Monday, August 22, 2011

The Food Man/The Food Lady

Chickens are ravenous beasts. They would have you believe that they are starving to death every time you come around with food. That's just because they know we're suckers. Because we are.

My husband and I joke that the chickens refer to us as The Food Man and The Food Lady because that's all we're good for. As soon as our chickens hear the back door open, they start pecking at the hardware cloth on the door of their pen and fighting to be the one in front when we get out there. Every morning before I head out to my day job, I bring them a treat. It usually consists of a variety of scraps or, sometimes, when I don't have any good leftovers or something they'll like (they can be picky little divas about their food), I bring them a piece of bread. When I unlock the door and start to open it, I have to shoo them back so I can toss them the treats or put treats in their suet feeder - the suet feeder was a great idea. At 7:30 in the morning, I'm not trying to have to chase them back into the pen after having only five or ten minutes of forage time (they do not like to cooperate when they don't think they're getting their way, which is more diva attitude I'm afraid). I generally step inside the run (it's around 8 feet high, so I can easily walk around in there) blocking the door and throw some treats on the ground while I check out everyone and say my good mornings. The girls generally are looking for me when I head out the back door and will let me know if I'm running late by making some inpatient squawking noises. They know when it's time for The Food Lady to make an appearance.

God forbid I go out to check for eggs without a treat. They make me feel horrible about myself, like I'm a bad chicken mommy. They'll do their clucking and clamoring to be front in line at the pen's door, but when it becomes obvious that you aren't there to let them out of give them treats, they start making mean noises. I swear they get mean look on their faces too! If it's possible for chickens to furrow their brow, mine do it.

Whenever my husband or I got out to let the chickens free-range in the backyard, we bring treats. Again, it's usually a variety of leftovers and tidbits from the kitchen that we know they'll like. Favorite things include bread, rice, tomatoes, cooked pasta, meat (they are lovers or pork and beef), melon, cooked or uncooked squash, and pizza crust. Generally, we throw some pieces of whatever we've got on the ground when we first let them into the yard. A few of our girls will head out to their favorite forage spots once the initial treats are gone, but a few stick around to make sure you aren't hoarding any other delicious food items, which we usually do. We had to start bringing out a container with a lid so we could keep the chickens out of whatever we have left. See, we keep a little on hand to help coax everyone back into the run when free time is over. At one point Pouncey became hip to our jive and started jumping onto the table in the backyard and eating off of the plate or out of the bowl that held the bribe. Then Bossy followed suit. Neither hen is easily dissuaded. Hence the container with a lid.

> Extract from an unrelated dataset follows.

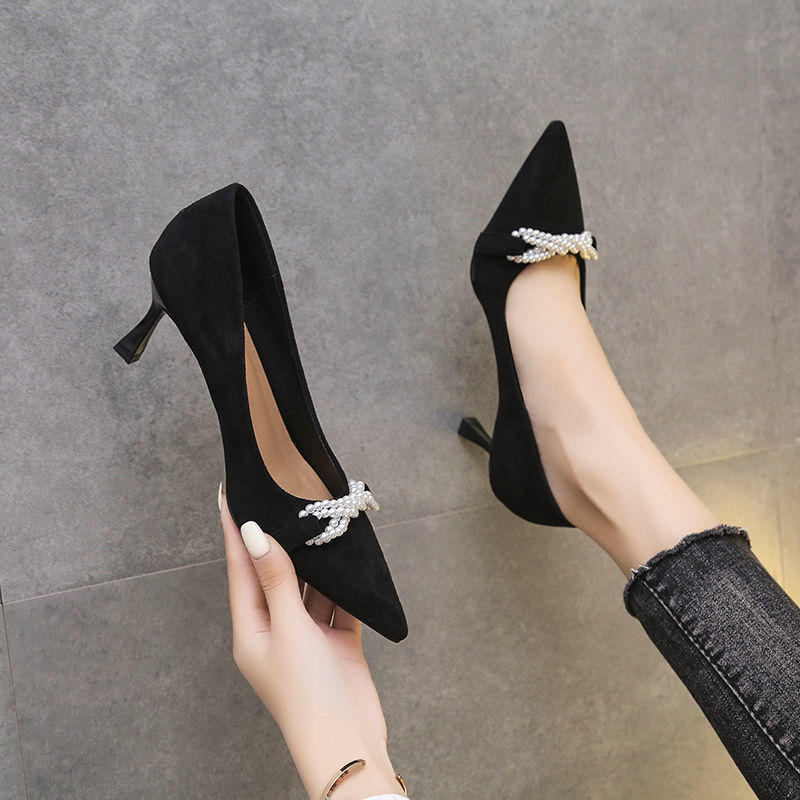 凉鞋女五公分黑色高跟鞋2022年秋季新款韩版细跟绒面尖头名媛范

One thing I did not expect when we got chickens was how much they have their own tastes. I assumed all chickens liked the same things. You can throw anything out for them to eat and some of them will look at you like you're crazy while others are gobbling it down. Our biggest diva, Bossy, is probably our pickiest eater. She likes carbs - bread, rolls, rice, pita, pizza crust. She does not appreciate new things and will not "take one small bite," which we tell our four-year-old son when there are new things on the dinner table. She hates squash and hard boiled eggs and nectarines...and the list goes on. Two of our hens are in the middle in terms of pickiness: Pouncey and Erickson. Occasionally they will pass on something, usually types of squash or eggplant, in order to grab up all the rice or breadcrumbs, but they'll usually get in on whatever action there is to be had. The babies, our nine-week-old Japanese/Old English Game bantams, are also moderately picky eaters. They'll eat most anything, but do favor some foods over others. Finally there's Ochocinco. She is a garbage disposal. We should have named her piglet because she likes to eat and she's not picky. If it's edible, I cannot imagine her turning it down.

It's not a bad job being The Food Lady. It's probably my favorite part of being a chicken mommy. Chickens love treats and if you have some, they love you too.  Plus, our girls will take treats out of your hand and I love it. I'm not above bribery to make them like me.